It was becoming difficult for me to find enough time to carry on arranging and hosting the weekly conversations of my German-speaking group, as I've been doing since 2014, so in September I asked for help and got some. Marie Danielle offered to halve my workload by taking responsibility for our meetings every other week.
While it was still warm enough, we had a couple of meetings out of doors, in Mooney's Bay and Rockcliffe Park, though of course the people who participate from outside Canada couldn't join in then. Otherwise we have continued to meet by Zoom with either me or Marie Danielle as the host, and it's never hard to find a subject to read about and talk about. At the start of the season we read about the Austrian mathematician who won the Olympic gold medal in cycling this summer, Anna Kiesenhofer, then about the lighthouse in the mountains that marks the source of the Rhine and the new footbridge that crosses the Rhine from Strasbourg to Kehl considerably further downstream. We spoke of favourite Christmas recipes, the last time we met; some of us held up to the camera what we had been baking.

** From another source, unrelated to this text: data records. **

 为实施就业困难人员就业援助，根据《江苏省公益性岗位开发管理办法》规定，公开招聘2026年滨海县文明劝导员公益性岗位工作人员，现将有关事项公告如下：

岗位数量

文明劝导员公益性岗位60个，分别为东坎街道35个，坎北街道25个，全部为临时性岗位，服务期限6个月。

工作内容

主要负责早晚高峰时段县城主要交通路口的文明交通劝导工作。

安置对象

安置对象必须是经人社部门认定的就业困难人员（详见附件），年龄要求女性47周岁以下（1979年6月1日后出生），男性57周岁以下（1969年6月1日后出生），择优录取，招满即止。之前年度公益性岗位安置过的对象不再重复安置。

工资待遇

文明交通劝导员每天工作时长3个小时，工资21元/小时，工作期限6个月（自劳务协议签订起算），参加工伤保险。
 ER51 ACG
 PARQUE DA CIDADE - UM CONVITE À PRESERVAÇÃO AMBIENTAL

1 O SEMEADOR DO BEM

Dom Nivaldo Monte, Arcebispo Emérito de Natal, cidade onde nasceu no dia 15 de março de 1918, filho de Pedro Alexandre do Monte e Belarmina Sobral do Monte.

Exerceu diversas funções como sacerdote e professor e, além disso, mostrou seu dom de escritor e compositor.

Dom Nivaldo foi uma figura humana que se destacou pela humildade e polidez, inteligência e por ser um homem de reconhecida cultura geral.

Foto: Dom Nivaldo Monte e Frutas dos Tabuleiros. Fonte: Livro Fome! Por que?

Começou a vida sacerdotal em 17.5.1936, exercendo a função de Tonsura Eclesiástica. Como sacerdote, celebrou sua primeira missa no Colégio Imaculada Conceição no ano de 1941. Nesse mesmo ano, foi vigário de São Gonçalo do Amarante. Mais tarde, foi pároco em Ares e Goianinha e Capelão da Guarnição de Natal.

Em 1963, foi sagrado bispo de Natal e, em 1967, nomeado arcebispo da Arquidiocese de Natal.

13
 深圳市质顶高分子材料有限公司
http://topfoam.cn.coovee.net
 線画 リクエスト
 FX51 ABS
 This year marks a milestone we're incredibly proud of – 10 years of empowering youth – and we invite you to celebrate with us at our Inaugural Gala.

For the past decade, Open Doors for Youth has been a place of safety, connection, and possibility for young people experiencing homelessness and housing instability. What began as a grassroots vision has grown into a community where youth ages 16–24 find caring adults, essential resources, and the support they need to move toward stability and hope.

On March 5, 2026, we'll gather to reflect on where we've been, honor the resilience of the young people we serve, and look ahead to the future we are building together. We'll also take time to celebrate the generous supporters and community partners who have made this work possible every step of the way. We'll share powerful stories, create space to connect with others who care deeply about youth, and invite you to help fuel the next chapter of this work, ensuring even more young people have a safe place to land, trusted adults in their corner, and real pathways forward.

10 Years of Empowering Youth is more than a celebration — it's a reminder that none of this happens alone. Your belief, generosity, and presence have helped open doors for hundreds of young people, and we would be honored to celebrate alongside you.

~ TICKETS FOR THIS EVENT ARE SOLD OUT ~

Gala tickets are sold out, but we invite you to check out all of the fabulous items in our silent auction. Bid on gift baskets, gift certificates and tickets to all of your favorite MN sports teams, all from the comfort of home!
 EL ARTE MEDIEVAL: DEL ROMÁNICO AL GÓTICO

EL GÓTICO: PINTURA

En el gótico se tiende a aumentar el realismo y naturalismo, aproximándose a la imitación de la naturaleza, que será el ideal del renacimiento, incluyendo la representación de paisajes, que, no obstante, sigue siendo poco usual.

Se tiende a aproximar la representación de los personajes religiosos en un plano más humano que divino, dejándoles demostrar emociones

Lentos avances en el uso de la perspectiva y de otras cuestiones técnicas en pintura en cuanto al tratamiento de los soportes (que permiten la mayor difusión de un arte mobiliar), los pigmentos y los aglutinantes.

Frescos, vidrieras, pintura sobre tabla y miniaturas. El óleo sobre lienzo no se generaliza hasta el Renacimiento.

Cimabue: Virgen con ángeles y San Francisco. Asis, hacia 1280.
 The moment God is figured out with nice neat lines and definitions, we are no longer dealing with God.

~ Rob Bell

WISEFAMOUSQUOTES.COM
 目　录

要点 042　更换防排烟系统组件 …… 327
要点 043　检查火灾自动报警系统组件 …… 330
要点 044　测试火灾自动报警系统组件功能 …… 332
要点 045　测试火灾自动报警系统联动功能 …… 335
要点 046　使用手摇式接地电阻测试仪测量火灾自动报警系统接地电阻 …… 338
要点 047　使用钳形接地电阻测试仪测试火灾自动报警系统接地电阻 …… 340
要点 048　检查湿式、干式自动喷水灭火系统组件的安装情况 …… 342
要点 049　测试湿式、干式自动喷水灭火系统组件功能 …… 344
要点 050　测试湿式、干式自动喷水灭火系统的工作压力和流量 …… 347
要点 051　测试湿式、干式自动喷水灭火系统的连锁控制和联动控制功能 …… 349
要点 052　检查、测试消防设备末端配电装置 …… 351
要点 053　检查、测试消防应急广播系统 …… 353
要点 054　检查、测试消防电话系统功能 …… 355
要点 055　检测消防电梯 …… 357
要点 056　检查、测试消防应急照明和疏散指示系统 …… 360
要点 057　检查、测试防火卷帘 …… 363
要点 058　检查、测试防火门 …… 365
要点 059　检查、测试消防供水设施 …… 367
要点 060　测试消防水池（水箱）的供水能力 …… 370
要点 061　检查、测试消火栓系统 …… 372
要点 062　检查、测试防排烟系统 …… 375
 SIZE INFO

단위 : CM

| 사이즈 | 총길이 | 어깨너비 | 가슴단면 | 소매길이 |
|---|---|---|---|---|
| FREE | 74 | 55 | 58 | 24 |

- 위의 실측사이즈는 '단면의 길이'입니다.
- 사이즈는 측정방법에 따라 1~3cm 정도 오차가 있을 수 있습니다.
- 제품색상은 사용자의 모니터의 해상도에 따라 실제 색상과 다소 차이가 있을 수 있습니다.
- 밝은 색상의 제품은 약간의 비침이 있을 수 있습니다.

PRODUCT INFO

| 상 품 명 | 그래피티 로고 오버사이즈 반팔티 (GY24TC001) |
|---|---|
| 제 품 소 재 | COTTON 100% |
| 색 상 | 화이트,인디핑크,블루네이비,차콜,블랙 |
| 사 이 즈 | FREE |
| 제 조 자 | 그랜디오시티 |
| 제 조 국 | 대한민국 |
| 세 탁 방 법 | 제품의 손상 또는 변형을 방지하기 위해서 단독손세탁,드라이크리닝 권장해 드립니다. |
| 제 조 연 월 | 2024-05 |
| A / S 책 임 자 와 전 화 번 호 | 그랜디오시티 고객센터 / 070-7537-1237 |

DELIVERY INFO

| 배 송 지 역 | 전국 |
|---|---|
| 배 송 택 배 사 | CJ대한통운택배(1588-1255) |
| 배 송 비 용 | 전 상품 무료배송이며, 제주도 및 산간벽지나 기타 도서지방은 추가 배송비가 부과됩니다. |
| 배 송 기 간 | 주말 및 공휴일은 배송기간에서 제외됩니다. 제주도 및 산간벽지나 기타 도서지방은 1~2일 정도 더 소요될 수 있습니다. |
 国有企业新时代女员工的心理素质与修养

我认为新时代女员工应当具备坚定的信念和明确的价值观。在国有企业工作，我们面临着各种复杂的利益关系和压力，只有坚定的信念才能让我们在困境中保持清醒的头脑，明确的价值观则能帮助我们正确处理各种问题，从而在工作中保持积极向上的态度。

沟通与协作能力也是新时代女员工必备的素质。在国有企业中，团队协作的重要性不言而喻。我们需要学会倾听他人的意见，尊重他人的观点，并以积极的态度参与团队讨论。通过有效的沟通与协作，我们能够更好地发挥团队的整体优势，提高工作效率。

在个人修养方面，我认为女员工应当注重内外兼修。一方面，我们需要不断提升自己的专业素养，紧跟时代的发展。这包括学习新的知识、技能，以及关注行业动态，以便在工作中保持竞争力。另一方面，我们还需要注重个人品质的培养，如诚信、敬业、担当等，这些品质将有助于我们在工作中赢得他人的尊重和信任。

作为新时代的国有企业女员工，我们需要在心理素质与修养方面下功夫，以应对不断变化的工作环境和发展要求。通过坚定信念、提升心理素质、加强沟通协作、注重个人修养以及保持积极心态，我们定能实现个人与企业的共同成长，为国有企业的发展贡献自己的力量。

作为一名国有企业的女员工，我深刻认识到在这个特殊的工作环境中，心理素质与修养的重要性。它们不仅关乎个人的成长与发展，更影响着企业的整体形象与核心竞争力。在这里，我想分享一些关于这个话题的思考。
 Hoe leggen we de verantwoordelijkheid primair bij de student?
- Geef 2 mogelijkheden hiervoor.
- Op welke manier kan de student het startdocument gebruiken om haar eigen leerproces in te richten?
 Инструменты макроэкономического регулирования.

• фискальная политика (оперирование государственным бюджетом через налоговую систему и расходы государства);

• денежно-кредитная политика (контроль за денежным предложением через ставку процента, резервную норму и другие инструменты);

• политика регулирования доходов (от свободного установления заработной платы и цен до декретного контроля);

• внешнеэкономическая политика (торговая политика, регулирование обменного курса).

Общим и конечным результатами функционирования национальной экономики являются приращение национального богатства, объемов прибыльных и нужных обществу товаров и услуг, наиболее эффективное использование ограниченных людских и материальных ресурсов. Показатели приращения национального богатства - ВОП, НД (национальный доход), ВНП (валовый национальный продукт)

This made for a pleasant end to the year, particularly as Vjia was playing Christmas music on the piano while we were arriving. Uschi signed in from Berlin and Judith from Vienna. Our Viennese connection made a good impression on Ariane, our new member, representing Afghanistan, meeting our group for the first time, who had learned to speak German when she lived in Vienna and wants to practise.There have been a few meetings of the French conversation group as well, on Mondays, with some of the same people overlapping. Marie Danielle leads those sessions and she too welcomes diplomats to the circle, Ariane again, for example and Socorro from Brazil. We've read Proust's famous passage about tasting the evocative madeleine, and an extract from the French-Canadian novel, Maria Chapdelaine (also a popular film). It's an education for me to hear about Quebec culture; recently we discussed Un Noël canadian français: what are their habits, what do they eat? Their réveillon meal after midnight mass on Christmas day is served in the middle of the night after a day-long fast, which would have been a recipe for disaster in our family. To cope with this, you'd need a stomach of iron:
...un souper [...] comprenait des tourtières, un rôti de porc, des patates et des pâtisseries. Les desserts communs des fêtes incluaient la tarte aux œufs à la muscade, la tarte à la farlouche (mélasse), la tarte au suif, la tarte au sucre, la tarte au vinaigre blanc ou de cidre, les biscuits et les gâteaux de Savoie.